**TAREFA A**.
Liste cada linha das entradas em que aparece a palavra "position".

**TRECHO**.
Conclui-se, portanto: Mesmo decisões de um juízo cível, que com fundamento em “leis gerais” do direito civil chegue, em conclusão, a uma limitação da liberdade de expressão, podem violar o direito fundamental do Art. 5 I 1 GG. Também o juiz cível tem que sempre ponderar o significado do direito fundamental em face do valor do bem jurídico protegido pela lei geral para aquele que por meio da expressão fora supostamente ferido. A decisão só pode brotar desta visão completa do caso concreto, observando-se todos os fatores substanciais. Uma ponderação incorreta pode violar o direito fundamental e assim fundamentar a Reclamação Constitucional junto ao Tribunal Constitucional Federal.

 

III.

 

O julgamento do presente caso a partir das exposições gerais supra desenvolvidas traz como conclusão que a argüição do reclamante é fundamentada (…).

 

1. (…).

 

2. (…).

 

Para a solução da questão de se saber se a convocação ao boicote segundo esses critérios é imoral [“sittenwidrig” – por violar os “bons costumes”], faz-se necessário verificar os motivos, o objetivo e a finalidade das expressões. Além disto, deve-se examinar se o reclamante, na busca de seus objetivos, não ultrapassou a medida necessária e adequada do comprometimento dos interesses de Harlan e das sociedades cinematográficas.

**DADOS DE ORIGEM**.
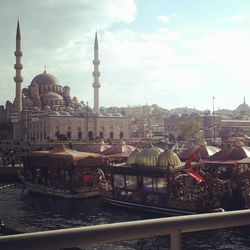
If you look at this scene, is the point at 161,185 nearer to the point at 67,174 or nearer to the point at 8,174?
the point at 67,174

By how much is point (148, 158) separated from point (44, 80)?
60.7m

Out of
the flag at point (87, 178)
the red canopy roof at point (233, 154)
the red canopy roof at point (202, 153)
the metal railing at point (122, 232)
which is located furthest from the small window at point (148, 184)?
the metal railing at point (122, 232)

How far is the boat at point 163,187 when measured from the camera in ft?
60.4

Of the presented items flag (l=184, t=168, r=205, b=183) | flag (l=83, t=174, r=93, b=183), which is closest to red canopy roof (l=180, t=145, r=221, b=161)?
flag (l=184, t=168, r=205, b=183)

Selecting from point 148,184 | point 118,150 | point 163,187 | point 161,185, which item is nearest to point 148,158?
point 148,184

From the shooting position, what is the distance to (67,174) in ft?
83.7

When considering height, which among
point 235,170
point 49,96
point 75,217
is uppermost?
point 49,96

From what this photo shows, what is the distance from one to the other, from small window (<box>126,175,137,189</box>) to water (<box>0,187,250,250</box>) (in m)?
1.22

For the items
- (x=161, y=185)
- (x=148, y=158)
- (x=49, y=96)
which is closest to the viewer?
(x=161, y=185)

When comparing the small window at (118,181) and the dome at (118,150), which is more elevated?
the dome at (118,150)

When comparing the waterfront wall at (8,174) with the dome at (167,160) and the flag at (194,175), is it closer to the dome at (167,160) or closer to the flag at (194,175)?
the dome at (167,160)

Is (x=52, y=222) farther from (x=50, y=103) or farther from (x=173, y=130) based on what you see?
(x=173, y=130)

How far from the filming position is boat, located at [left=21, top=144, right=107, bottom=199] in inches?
975

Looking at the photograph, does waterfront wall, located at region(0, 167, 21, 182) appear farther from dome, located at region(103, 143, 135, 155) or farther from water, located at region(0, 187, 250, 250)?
water, located at region(0, 187, 250, 250)
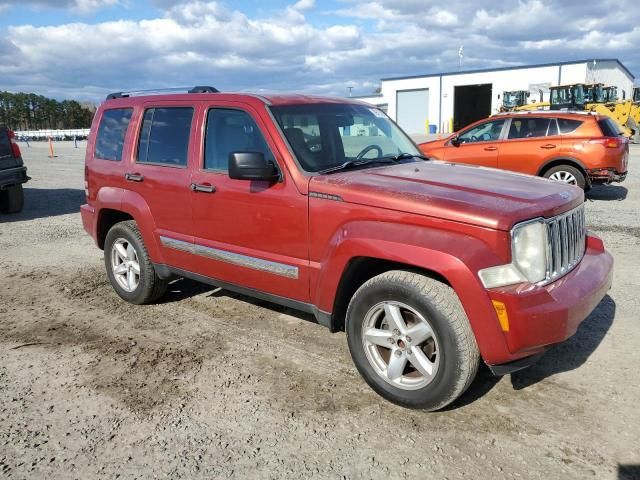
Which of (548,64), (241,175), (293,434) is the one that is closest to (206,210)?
(241,175)

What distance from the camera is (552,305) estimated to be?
289 cm

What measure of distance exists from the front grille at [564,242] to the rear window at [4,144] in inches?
387

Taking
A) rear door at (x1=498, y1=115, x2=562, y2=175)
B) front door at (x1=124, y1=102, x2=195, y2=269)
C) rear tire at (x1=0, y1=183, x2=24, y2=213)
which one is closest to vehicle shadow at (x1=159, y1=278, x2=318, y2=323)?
front door at (x1=124, y1=102, x2=195, y2=269)

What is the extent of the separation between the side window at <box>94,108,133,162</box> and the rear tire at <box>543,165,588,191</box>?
25.7ft

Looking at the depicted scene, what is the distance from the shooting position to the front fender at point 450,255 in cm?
287

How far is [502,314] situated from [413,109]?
54784 mm

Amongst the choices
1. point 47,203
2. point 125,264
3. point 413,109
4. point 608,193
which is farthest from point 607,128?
point 413,109

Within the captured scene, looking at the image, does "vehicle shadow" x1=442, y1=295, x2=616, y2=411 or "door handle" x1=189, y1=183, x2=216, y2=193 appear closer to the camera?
"vehicle shadow" x1=442, y1=295, x2=616, y2=411

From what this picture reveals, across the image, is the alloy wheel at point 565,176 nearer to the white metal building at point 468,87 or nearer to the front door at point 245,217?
the front door at point 245,217

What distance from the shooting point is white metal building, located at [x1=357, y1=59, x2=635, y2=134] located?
150 ft

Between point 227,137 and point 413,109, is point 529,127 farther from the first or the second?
point 413,109

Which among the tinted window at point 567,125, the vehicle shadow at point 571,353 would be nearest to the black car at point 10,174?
the vehicle shadow at point 571,353

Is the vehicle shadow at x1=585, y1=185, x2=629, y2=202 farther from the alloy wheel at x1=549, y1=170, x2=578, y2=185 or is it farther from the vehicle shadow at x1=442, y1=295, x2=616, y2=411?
the vehicle shadow at x1=442, y1=295, x2=616, y2=411

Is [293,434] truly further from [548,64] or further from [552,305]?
[548,64]
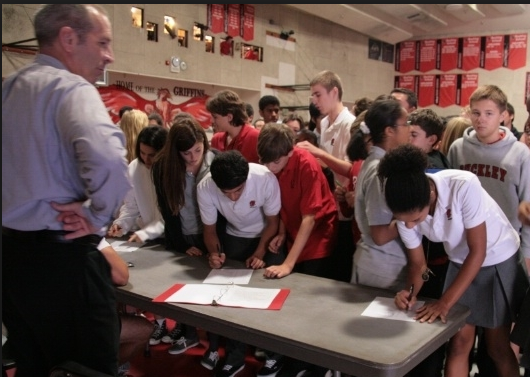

**TAREFA B**.
Responda com base no trecho:
(i) Em que artigo da GG está o direito fundamental que uma decisão de juízo cível pode violar?
(ii) Junto a que tribunal uma ponderação incorreta pode fundamentar a Reclamação Constitucional?
(iii) Que três aspectos das expressões é preciso verificar para decidir se a convocação ao boicote é imoral?

**RESPOSTA ESPERADA A**.
From the shooting position, what is the distance to (67,174) in ft?
How far from the filming position is boat, located at [left=21, top=144, right=107, bottom=199] in inches?
Looking at the depicted scene, what is the distance from the shooting position to the front fender at point 450,255 in cm?

**RESPOSTA ESPERADA B**.
(i) Art. 5 I 1 GG.
(ii) Tribunal Constitucional Federal.
(iii) Os motivos, o objetivo e a finalidade.